Correlations between APOBEC_MutLoad_MinEstimate and mRNAseq expression
Overview
Introduction

This pipeline attempts to calculate the pearson correlation between APOBEC_MutLoad_MinEstimate and mRnaseq data of each gene across samples to determine if the APOBEC_MutLoad_MinEstimate also result in differential expressions.

Summary

The correlation coefficients in 10, 20, 30, 40, 50, 60, 70, 80, 90 percentiles are -0.0567, -0.0398, -0.026, -0.0142, -0.0036, 0.007, 0.0182, 0.0315, 0.0499, respectively.

Results
Correlation results

Number of samples used for the calculation are shown in Table 1. Figure 1 shows the distribution of calculated correlation coefficients and quantile-quantile plot of the calculated correlation coefficients against a normal distribution. Table 2 shows the top 20 genes ordered by the value of correlation coefficients.
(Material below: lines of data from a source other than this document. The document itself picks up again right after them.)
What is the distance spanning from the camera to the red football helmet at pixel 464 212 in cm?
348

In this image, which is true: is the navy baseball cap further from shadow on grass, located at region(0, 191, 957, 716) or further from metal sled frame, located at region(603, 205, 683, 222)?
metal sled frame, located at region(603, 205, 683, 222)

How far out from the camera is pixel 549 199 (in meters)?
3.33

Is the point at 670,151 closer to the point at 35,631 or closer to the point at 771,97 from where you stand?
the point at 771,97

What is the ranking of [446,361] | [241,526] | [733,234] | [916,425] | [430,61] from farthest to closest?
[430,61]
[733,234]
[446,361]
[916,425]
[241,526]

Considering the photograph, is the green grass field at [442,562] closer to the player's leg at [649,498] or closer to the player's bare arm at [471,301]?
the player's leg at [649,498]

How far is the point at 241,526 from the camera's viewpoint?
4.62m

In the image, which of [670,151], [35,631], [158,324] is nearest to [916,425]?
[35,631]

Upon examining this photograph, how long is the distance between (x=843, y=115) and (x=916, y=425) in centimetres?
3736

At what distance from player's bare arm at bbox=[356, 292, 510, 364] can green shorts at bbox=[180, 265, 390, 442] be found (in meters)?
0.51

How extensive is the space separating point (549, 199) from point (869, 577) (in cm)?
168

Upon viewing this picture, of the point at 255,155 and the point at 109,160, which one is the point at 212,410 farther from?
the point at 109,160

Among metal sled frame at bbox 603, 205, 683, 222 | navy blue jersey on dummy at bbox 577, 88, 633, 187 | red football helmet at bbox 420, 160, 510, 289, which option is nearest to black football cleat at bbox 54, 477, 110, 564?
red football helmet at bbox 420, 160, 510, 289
Table 1.  Counts of mRNAseq and number of samples in APOBEC_MutLoad_MinEstimate and expression data sets and common to both

Category APOBEC_MutLoad_MinEstimate Expression Common
Sample 978 1093 974

Figure 1.  Summary figures. Left: histogram showing the distribution of the calculated correlations across samples for all Genes. Right: QQ plot of the calculated correlations across samples. The QQ plot is used to plot the quantiles of the calculated correlation coefficients against that derived from a normal distribution. Points deviating from the blue line indicate deviation from normality.
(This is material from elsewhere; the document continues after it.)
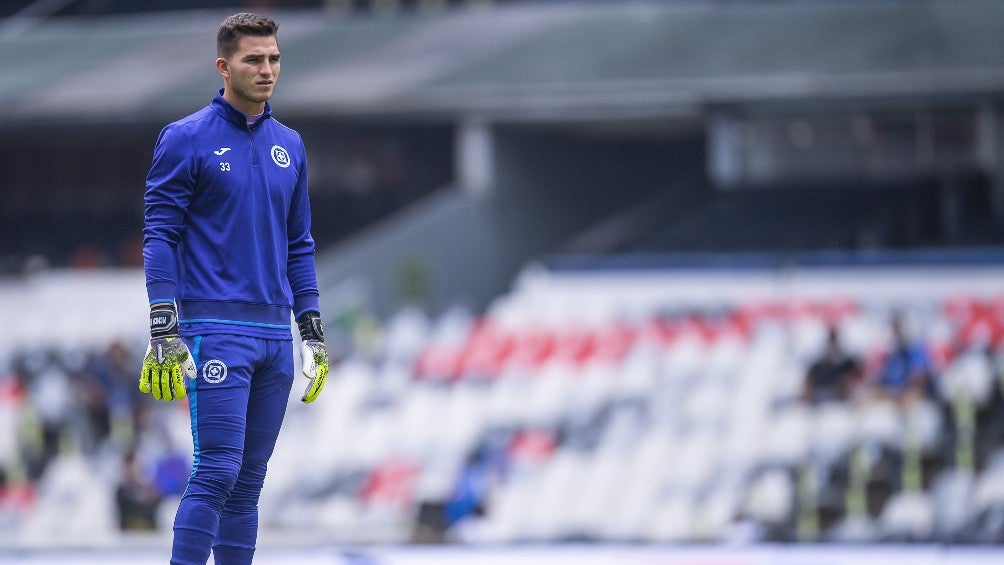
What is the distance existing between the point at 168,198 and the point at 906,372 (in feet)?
28.7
Table 2.  Get Full Table Top 20 genes ranked by correlation coefficients

geneID cor p-value q-value
HFE2|148738 0.3017 4.92876051083613e-09 4.50883011531289e-05
CACNA1S|779 0.266 3.46300125286803e-06 0.00289035671378529
ABRA|137735 0.2251 3.20085347116361e-07 0.000532389228258268
TBX10|347853 0.1932 0.000293478731580699 0.0431638279629016
PROKR1|10887 0.1926 2.19678084611985e-05 0.00803846047212176
OR1Q1|158131 0.1874 0.000533310389485564 0.0627924417907852
CHRNA4|1137 0.1835 0.000168260230674289 0.0292741389024907
SUSD2|56241 0.1796 1.65089473203039e-08 7.55119250430702e-05
CDH10|1008 0.177 0.00027573679993953 0.0413514794401118
SNX11|29916 0.1727 5.80909835790067e-08 0.000151833233651644
ASB5|140458 0.172 0.00160128154558414 0.106534716938209
OVCH1|341350 0.1719 0.00156694912835098 0.106487689515663
LOC400891|400891 0.1701 0.00114086424729853 0.091549352055149
FBXO40|51725 0.167 0.000410011890184858 0.0531349807878518
KCNT1|57582 0.1618 5.88433384707265e-06 0.00371240593331177
MYL2|4633 0.1593 0.00164242111564783 0.108482804086255
TMC1|117531 0.159 2.89909036019775e-05 0.00959964512502387
SLC10A1|6554 0.1579 0.00136000789368351 0.099134280569058
TEX11|56159 0.1579 3.38379499642549e-06 0.00289035671378529
SEPX1|51734 0.1563 9.474744027127e-07 0.00131686632153752
Methods & Data
Input

Gene level (TCGA Level III) mRNAseq expression data and APOBEC_MutLoad_MinEstimate derived by Mutation_APOBEC pipeline were used to do this analysis. Pearson correlation coefficients were calculated for APOBEC_MutLoad_MinEstimate and each gene across all the samples that were common.

Correlation across sample

Pearson correlation with pairwise.complete.obs was used to do this analysis.